這是一件關乎秋儀之今後幾十年的命運發展的大事,是他不得不仔細考慮,卻又無法自專地。
於是秋儀之思量半晌道:“眼下義父已經大功告成,儀之想著,能不能就此隱居起來,不再過問朝廷大事?”
鄭榮抬眼道:“儀之,孤問你,你是不是看不起孤?”
秋儀之聽了鄭榮這沒頭沒尾地話,瞬間一怔,隨即“噗通”跪倒在地上,結結巴巴地說道:“義父這是哪裏話?這是哪裏話?”
鄭榮道:“你是不是以為,孤是那種過河拆橋、兔死狗烹之主?見你為孤所做機密事情太多,便想著要殺人滅口?所謂伴君如伴虎,於是你秋儀之就要早早脫身,年紀輕輕就想當個田園隱逸之人嗎?”
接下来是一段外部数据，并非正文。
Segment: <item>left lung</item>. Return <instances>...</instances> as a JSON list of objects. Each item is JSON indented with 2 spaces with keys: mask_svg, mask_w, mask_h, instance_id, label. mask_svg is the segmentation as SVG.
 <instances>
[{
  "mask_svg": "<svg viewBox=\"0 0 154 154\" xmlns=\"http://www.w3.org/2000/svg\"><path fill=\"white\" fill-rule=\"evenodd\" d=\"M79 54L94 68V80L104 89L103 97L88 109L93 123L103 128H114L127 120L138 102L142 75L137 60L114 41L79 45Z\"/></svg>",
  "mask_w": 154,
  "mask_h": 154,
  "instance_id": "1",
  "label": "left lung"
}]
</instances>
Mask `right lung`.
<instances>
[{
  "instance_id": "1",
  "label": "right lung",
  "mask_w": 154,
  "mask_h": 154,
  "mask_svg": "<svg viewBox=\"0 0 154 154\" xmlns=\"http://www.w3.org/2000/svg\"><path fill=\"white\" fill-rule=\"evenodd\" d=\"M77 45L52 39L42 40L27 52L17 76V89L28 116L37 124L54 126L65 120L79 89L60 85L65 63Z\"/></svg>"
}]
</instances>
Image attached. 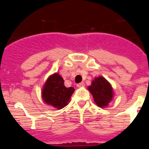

這半年來,秋儀之親眼目睹或是親身經曆了鄭爻自焚而死、鄭昌被謀害而死、楊元芷投湖自盡、白文波淪為階下囚、鄭榮及戴鸞翔險些喪命等等慘狀。而這些人哪個不是尊貴無比的人上人,一旦失勢, 便是萬劫不複,想來確實可怕;隻有像河洛王鄭華那樣,見好就收,不問世事,才是自全之道。
這樣地心思,秋儀之心中早已隱隱之間有了些輪廓,可被鄭榮當麵點出,難免讓他心驚肉跳,趕忙說道:“儀之豈敢有這樣意思?義父這麽說,我怎還有顏麵活在這世上?”說罷,便磕了幾個頭。
鄭榮長歎一聲,說道:“你起來說話吧。自古以來,君王成事之後殺害功臣地,舉不勝舉。你便真有這點想法,孤也不怪罪於你。剛才是孤說話太重了,你不要放在心上,孤隻是想問問你,怎會想出隱居地事情來?難道真的不願再為孤效力嗎?”
秋儀之長揖道:“普天之下,莫非王土;率土之濱,莫非王臣。即便是在普普通通一個山野村夫,他每日辛勤耕種也是為社稷效力。若儀之能蒙聖恩,隱居於山林之間,同樣也不敢有片刻忘懷義父的養育之恩啊!至於義父想要留我再廟堂高處效力,按儀之來看,卻有三不妥。”